Pukehina Beach had a population of 885 in the 2023 New Zealand census, an increase of 81 people (10.1%) since the 2018 census, and an increase of 270 people (43.9%) since the 2013 census. There were 471 males, 414 females, and 3 people of other genders in 339 dwellings. 1.7% of people identified as LGBTIQ+. The median age was 50.1 years (compared with 38.1 years nationally). There were 144 people (16.3%) aged under 15 years, 90 (10.2%) aged 15 to 29, 459 (51.9%) aged 30 to 64, and 195 (22.0%) aged 65 or older.

People could identify as more than one ethnicity. The results were 83.1% European (Pākehā); 23.1% Māori; 2.0% Pasifika; 3.7% Asian; 1.7% Middle Eastern, Latin American and African New Zealanders (MELAA); and 2.7% other, which includes people giving their ethnicity as "New Zealander". English was spoken by 96.6%, Māori by 5.4%, Samoan by 0.3%, and other languages by 7.5%. No language could be spoken by 2.0% (e.g. too young to talk). The percentage of people born overseas was 16.6, compared with 28.8% nationally.

Religious affiliations were 27.8% Christian, 0.3% Hindu, 0.7% Islam, 1.4% Māori religious beliefs, 0.3% Buddhist, 1.7% New Age, 0.3% Jewish, and 0.7% other religions. People who answered that they had no religion were 59.7%, and 7.8% of people did not answer the census question.

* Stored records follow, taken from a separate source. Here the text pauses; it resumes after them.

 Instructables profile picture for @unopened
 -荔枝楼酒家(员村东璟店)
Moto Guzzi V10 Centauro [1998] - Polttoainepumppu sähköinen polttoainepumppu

Of those at least 15 years old, 150 (20.2%) people had a bachelor's or higher degree, 414 (55.9%) had a post-high school certificate or diploma, and 177 (23.9%) people exclusively held high school qualifications. The median income was $40,900, compared with $41,500 nationally. 93 people (12.6%) earned over $100,000 compared to 12.1% nationally. The employment status of those at least 15 was 378 (51.0%) full-time, 117 (15.8%) part-time, and 15 (2.0%) unemployed.

==Geography==

Pukehina Beach is located twenty minutes drive away from Te Puke, the Kiwifruit capital of New Zealand. On the other side of the estuary is Little Waihi and it is a short drive from there to Maketu.

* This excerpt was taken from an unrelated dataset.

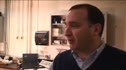 In the Lab with Chapman: Testing Compression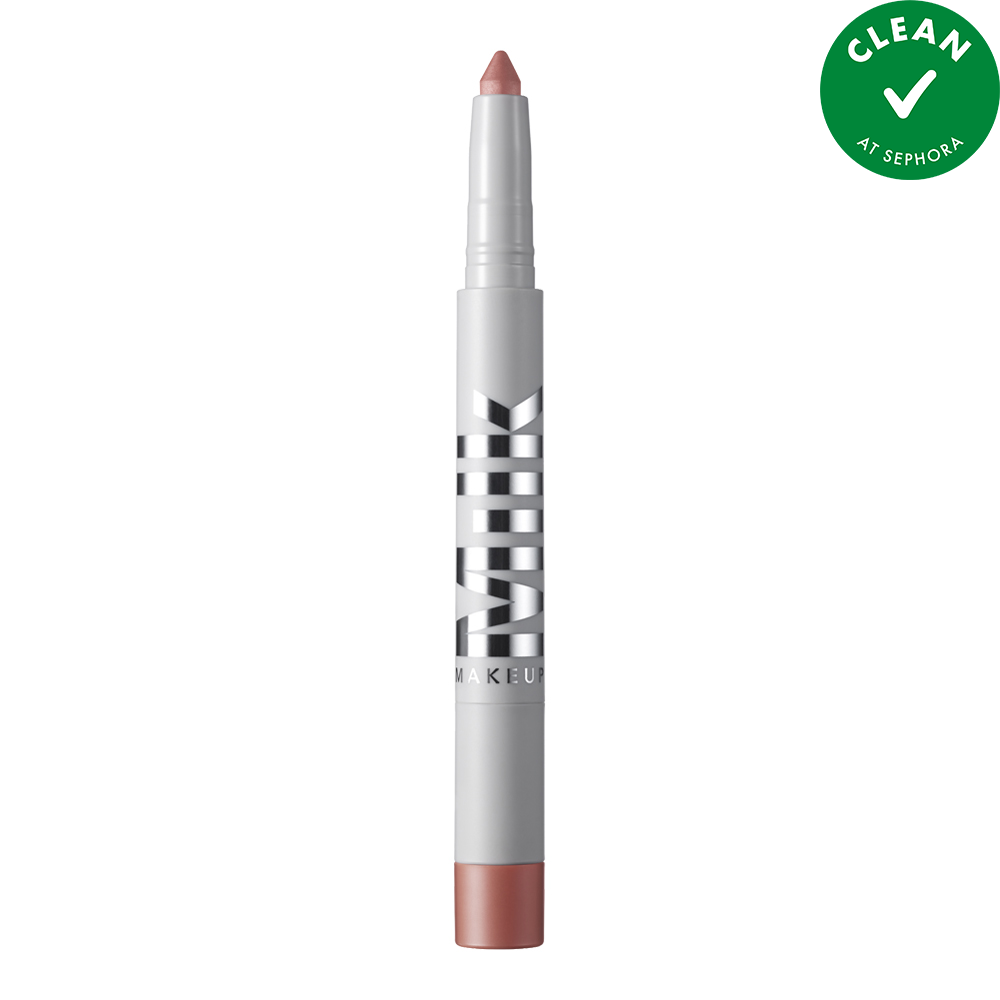 Line + Fill Lip Color And Liner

To the north-west, across the estuary entrance and around the point is Newdicks Beach. To the east-north-east, out to sea, lies Whakaari / White Island, an active volcano and peak of a 1,600m submarine mountain, which is visible during fine weather.

To the south-east there is an extensive area of Māori land anchored by the Otamarakau marae.

==History==

In 2017, Pukekina experienced exponential house price growth, due to demand for holiday homes from New Zealand, Australia, China and the United States.

A suspected drink driver crashed into a beachside home in Pukekina in November 2018, but no one was killed or injured in the crash.

The Pukehina Volunteer Fire Brigade was sued in early 2018 by a former volunteer fireman who claimed the brigade had a culture of bullying.

In 2018, developers applied for planning approval to convert a 165-hectare dairy farm into a sustainable eco-friendly lifestyle village, and a restored wetland for birds like the critically endangered Matuku.

In August 2018, State Highway 2 was blocked at Pukehina by a roaming herd of up to 80 cows.

Pukehina Surf Club received planning approval in late 2018 to replace its ageing club house and shipping container with a new $2.4 million purpose-built building.

==Education==

Pukehina School is a co-educational state primary school for Year 1 to 8 students, with a roll of as of The school opened in 1914.